[WHAT THIS TASK INVOLVES]
Can you copy the passage of the court case word for word, starting at "Frank E. Whitney" and ending at "to the purchaser."?

Case ID: mass_191/html/0059-01.html
Source: Caselaw Access Project
Author: {"author": "Sheldon, J.", "license": "Public Domain", "url": "https://static.case.law/"}
Date Created: 2024-08-24T03:29:51.129683

Frank E. Whitney vs. John E. Abbott.
    Suffolk.
    January 15, 16, 1906.
    March 2, 1906.
    Present: Knowlton, C. J., Morton, Lathrop, Hammond, & Sheldon, JJ.
    
      Sale, Conditional. Attorney at Law. Negligence. Damages. Evidence.
    
    If the vendor under a contract of conditional sale, which provides that the title to the article sold shall not pass to the purchaser until the purchase money has been paid in full, brings an action for the whole of the purchase money before all of the instalments are payable under the contract, this is an election to treat the sale as an absolute one, and on the bringing of the action the title passes to the purchaser.
    If a gasoline engine is sold under a contract of conditional sale made by letter, which provides that the title to the engine shall not pass to the purchaser "until the purchase money has been paid in full, and if the purchaser having received the engine refuses to sign the required contract and notes or to pay the money already payable under the contract, and the vendor employs an attorney at law to induce the purchaser to sign the contract and notes and to pay the money, and on the purchaser’s refusal to do this authorizes the attorney to take such legal action as he may deem proper, but instructs him, whatever he does, to do npthing to lose the plaintiff’s title to the engine, and thereupon the attorney brings an action against the purchaser for the whole of the purchase money although some of the instalments are not yet payable, thereby electing in the vendor’s behalf to treat the sale as an absolute one and causing the title to the engine to pass to the purchaser, who shortly after becomes a bankrupt, the vendor in an action of tort for negligence against his attorney can recover the market value of the engine at the time the defendant caused the title to pass to the purchaser by bringing the action of contract. In such an action of tort the plaintiff properly may be allowed to put in evidence the contract which was prepared and signed by him and which the purchaser refused to sign.
    
      Tort against an attorney at law for alleged negligence whereby the plaintiff lost a gasoline engine. Writ in the Municipal Court of the City of Boston dated February 18, 1903.
    On appeal to the Superior Court the case was tried before Stevens, J. The plaintiff testified that there was a conditional sale of the gasoline engine by him to one Libbman as alleged in the declaration ; that it was in writing, being contained in a letter from him to Libbman setting forth the proposed terms of the sale of the engine to him and in a letter of Libbman to the plaintiff in reply accepting the terms; that after the engine was delivered to him Libbman refused to sign the required contract, called a lease, and the required notes and failed to pay $125 required by the contract of sale; that in August, 1901, the plaintiff called upon the defendant as an attorney at law and told him the facts of the case; that he requested him to see Libbman and endeavor to induce him to execute the notes and the lease and to pay him $125; that some days after this interview the defendant reported to him that he had seen Libbman and that Libbman refused to execute the notes and lease; that thereafter the plaintiff had several interviews with the defendant in relation to the contract with Libbman in which he authorized the defendant to take such legal action as he might deem proper but instructed him, whatever he did, to do nothing to lose the plaintiff’s title to the engine.

[PROVIDED DATA]
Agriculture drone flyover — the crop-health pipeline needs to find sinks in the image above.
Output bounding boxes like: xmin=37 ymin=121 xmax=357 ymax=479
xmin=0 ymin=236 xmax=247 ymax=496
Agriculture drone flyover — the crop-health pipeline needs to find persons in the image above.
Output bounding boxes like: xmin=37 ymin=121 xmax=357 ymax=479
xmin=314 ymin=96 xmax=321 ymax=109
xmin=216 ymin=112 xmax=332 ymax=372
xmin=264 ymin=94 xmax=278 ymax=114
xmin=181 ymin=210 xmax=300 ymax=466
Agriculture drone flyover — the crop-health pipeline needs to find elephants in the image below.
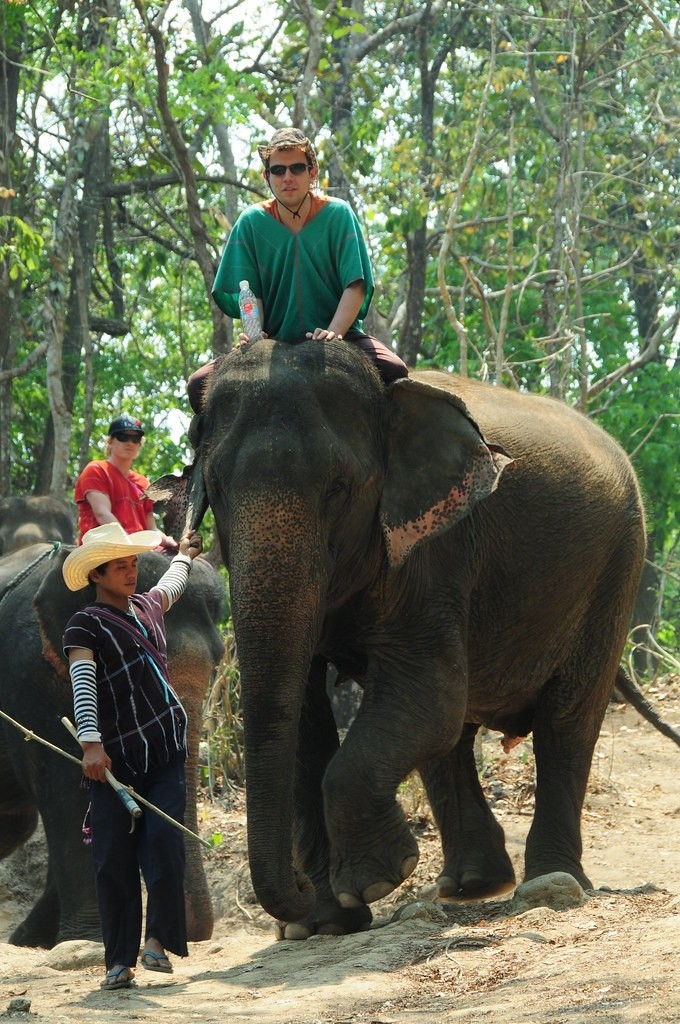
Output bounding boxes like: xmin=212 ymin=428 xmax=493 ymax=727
xmin=143 ymin=333 xmax=680 ymax=941
xmin=0 ymin=491 xmax=227 ymax=949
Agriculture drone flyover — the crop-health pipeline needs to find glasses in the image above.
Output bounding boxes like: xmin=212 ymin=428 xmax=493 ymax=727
xmin=265 ymin=162 xmax=313 ymax=176
xmin=112 ymin=431 xmax=142 ymax=444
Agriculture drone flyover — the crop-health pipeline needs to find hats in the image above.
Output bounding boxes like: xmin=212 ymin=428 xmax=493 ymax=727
xmin=258 ymin=127 xmax=317 ymax=170
xmin=108 ymin=415 xmax=145 ymax=437
xmin=62 ymin=522 xmax=162 ymax=591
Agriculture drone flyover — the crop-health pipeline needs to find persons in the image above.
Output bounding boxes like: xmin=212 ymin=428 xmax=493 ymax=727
xmin=210 ymin=127 xmax=408 ymax=379
xmin=61 ymin=418 xmax=203 ymax=991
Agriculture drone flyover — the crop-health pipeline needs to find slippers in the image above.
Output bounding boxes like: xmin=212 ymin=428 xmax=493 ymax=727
xmin=102 ymin=966 xmax=131 ymax=989
xmin=141 ymin=951 xmax=173 ymax=973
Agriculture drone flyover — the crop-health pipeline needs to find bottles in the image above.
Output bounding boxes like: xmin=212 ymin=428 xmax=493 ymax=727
xmin=237 ymin=280 xmax=262 ymax=340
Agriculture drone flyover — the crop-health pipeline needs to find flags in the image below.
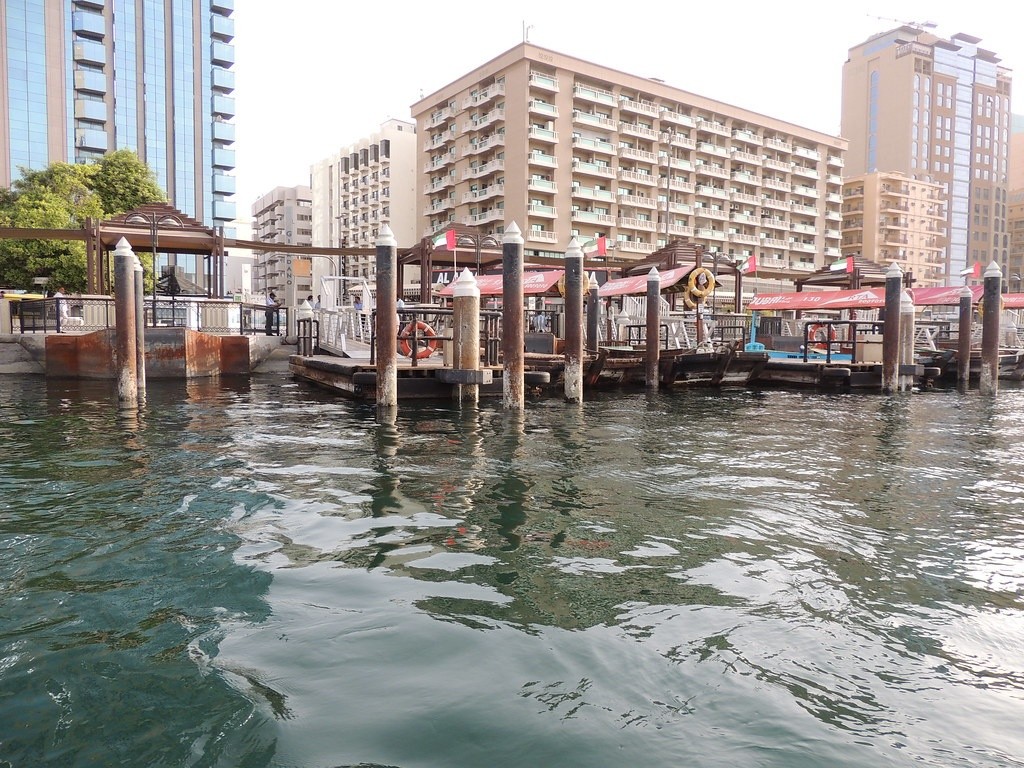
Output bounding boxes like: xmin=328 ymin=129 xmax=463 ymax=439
xmin=830 ymin=257 xmax=853 ymax=275
xmin=432 ymin=229 xmax=454 ymax=252
xmin=960 ymin=262 xmax=979 ymax=279
xmin=581 ymin=236 xmax=606 ymax=258
xmin=736 ymin=256 xmax=756 ymax=274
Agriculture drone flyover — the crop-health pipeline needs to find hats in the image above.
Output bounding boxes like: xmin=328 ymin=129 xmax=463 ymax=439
xmin=270 ymin=293 xmax=277 ymax=297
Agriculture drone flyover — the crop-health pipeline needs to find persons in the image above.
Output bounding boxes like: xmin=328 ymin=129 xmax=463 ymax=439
xmin=354 ymin=297 xmax=363 ymax=310
xmin=532 ymin=312 xmax=547 ymax=332
xmin=397 ymin=294 xmax=404 ymax=305
xmin=53 ymin=287 xmax=68 ymax=333
xmin=307 ymin=295 xmax=315 ymax=309
xmin=583 ymin=301 xmax=587 ymax=312
xmin=315 ymin=295 xmax=320 ymax=308
xmin=820 ymin=331 xmax=826 ymax=341
xmin=265 ymin=293 xmax=281 ymax=336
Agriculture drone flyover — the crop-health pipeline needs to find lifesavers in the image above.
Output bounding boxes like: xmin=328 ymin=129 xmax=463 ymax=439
xmin=687 ymin=267 xmax=716 ymax=298
xmin=684 ymin=284 xmax=708 ymax=310
xmin=978 ymin=294 xmax=1005 ymax=320
xmin=809 ymin=323 xmax=837 ymax=349
xmin=399 ymin=320 xmax=438 ymax=359
xmin=558 ymin=271 xmax=590 ymax=299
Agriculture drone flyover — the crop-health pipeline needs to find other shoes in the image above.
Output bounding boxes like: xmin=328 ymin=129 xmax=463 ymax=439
xmin=266 ymin=333 xmax=275 ymax=336
xmin=61 ymin=330 xmax=66 ymax=333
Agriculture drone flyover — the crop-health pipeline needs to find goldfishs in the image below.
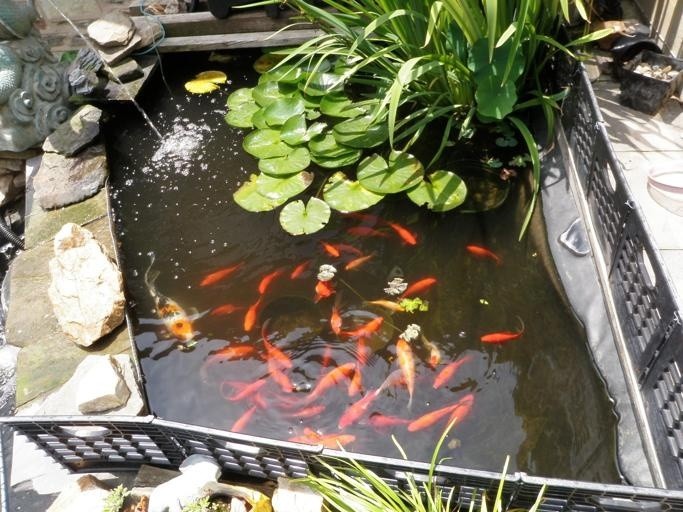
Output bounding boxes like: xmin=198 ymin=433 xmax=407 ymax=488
xmin=207 ymin=298 xmax=477 ymax=450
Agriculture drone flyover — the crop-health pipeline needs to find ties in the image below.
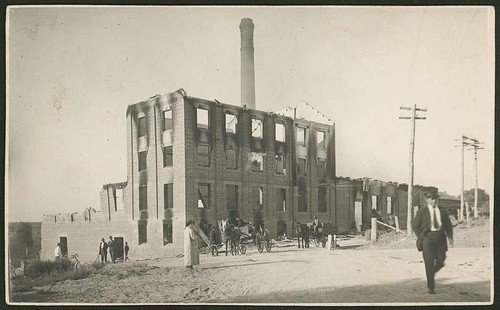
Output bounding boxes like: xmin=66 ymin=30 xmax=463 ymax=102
xmin=433 ymin=205 xmax=439 ymax=229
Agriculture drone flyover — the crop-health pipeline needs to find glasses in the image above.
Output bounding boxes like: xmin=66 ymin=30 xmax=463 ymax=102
xmin=431 ymin=197 xmax=437 ymax=200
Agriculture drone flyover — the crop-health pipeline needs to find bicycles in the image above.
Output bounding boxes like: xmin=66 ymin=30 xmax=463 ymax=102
xmin=69 ymin=253 xmax=90 ymax=274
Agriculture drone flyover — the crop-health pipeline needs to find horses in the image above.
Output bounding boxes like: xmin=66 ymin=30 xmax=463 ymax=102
xmin=219 ymin=218 xmax=240 ymax=256
xmin=296 ymin=222 xmax=310 ymax=248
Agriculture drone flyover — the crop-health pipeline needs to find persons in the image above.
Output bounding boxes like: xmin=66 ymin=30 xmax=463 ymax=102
xmin=99 ymin=238 xmax=108 ymax=262
xmin=55 ymin=243 xmax=61 ymax=261
xmin=253 ymin=205 xmax=264 ymax=233
xmin=184 ymin=220 xmax=199 ymax=267
xmin=413 ymin=186 xmax=453 ymax=294
xmin=370 ymin=208 xmax=379 ymax=229
xmin=208 ymin=224 xmax=218 ymax=255
xmin=108 ymin=236 xmax=116 ymax=263
xmin=313 ymin=217 xmax=322 ymax=235
xmin=124 ymin=242 xmax=129 ymax=261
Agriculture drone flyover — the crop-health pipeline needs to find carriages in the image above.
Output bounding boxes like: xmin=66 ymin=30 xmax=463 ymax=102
xmin=224 ymin=220 xmax=273 ymax=256
xmin=296 ymin=222 xmax=339 ymax=249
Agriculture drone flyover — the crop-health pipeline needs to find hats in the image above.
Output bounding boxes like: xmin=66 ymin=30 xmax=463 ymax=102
xmin=101 ymin=238 xmax=105 ymax=241
xmin=426 ymin=192 xmax=440 ymax=198
xmin=186 ymin=218 xmax=195 ymax=225
xmin=57 ymin=243 xmax=61 ymax=246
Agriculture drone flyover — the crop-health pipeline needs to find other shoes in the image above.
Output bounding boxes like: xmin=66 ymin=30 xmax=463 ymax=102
xmin=428 ymin=288 xmax=436 ymax=294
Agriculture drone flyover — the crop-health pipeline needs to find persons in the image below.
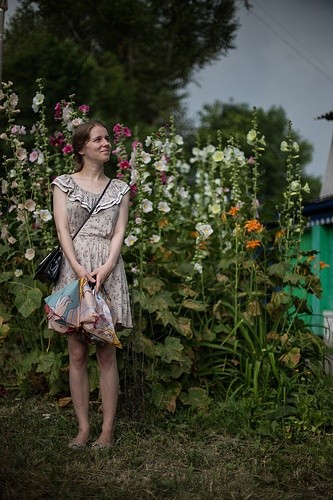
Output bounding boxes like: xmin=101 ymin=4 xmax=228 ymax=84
xmin=42 ymin=119 xmax=138 ymax=457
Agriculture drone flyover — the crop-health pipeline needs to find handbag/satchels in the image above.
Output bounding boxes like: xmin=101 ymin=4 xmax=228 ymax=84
xmin=33 ymin=244 xmax=62 ymax=286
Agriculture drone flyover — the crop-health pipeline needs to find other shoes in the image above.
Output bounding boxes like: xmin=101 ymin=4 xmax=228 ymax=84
xmin=91 ymin=433 xmax=115 ymax=451
xmin=68 ymin=434 xmax=92 ymax=449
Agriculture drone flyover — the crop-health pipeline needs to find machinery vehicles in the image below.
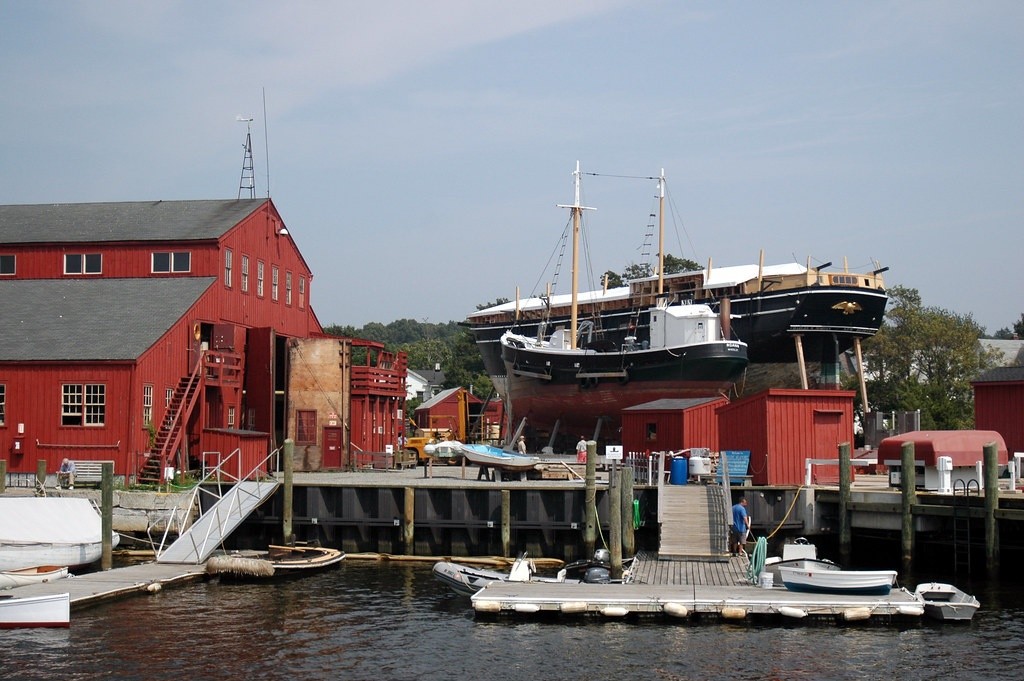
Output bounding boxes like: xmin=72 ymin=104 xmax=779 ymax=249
xmin=403 ymin=388 xmax=465 ymax=465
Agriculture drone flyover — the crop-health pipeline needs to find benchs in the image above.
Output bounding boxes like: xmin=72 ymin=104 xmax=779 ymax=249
xmin=57 ymin=460 xmax=115 ymax=489
xmin=396 ymin=460 xmax=418 ymax=471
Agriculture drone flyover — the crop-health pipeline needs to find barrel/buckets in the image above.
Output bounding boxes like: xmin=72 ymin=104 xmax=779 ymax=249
xmin=761 ymin=573 xmax=773 ymax=588
xmin=670 ymin=457 xmax=687 ymax=484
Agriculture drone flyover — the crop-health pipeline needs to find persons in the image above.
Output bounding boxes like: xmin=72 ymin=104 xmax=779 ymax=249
xmin=55 ymin=458 xmax=77 ymax=490
xmin=398 ymin=432 xmax=408 ymax=450
xmin=518 ymin=436 xmax=526 ymax=454
xmin=576 ymin=436 xmax=587 ymax=463
xmin=732 ymin=497 xmax=750 ymax=557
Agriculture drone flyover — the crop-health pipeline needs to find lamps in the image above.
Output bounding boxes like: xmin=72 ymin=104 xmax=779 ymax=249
xmin=279 ymin=229 xmax=288 ymax=238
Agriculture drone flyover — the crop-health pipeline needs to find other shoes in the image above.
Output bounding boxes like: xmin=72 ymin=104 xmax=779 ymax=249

[CORRECT OUTPUT]
Frank E. Whitney vs. John E. Abbott.
    Suffolk.
    January 15, 16, 1906.
    March 2, 1906.
    Present: Knowlton, C. J., Morton, Lathrop, Hammond, & Sheldon, JJ.
    
      Sale, Conditional. Attorney at Law. Negligence. Damages. Evidence.
    
    If the vendor under a contract of conditional sale, which provides that the title to the article sold shall not pass to the purchaser until the purchase money has been paid in full, brings an action for the whole of the purchase money before all of the instalments are payable under the contract, this is an election to treat the sale as an absolute one, and on the bringing of the action the title passes to the purchaser.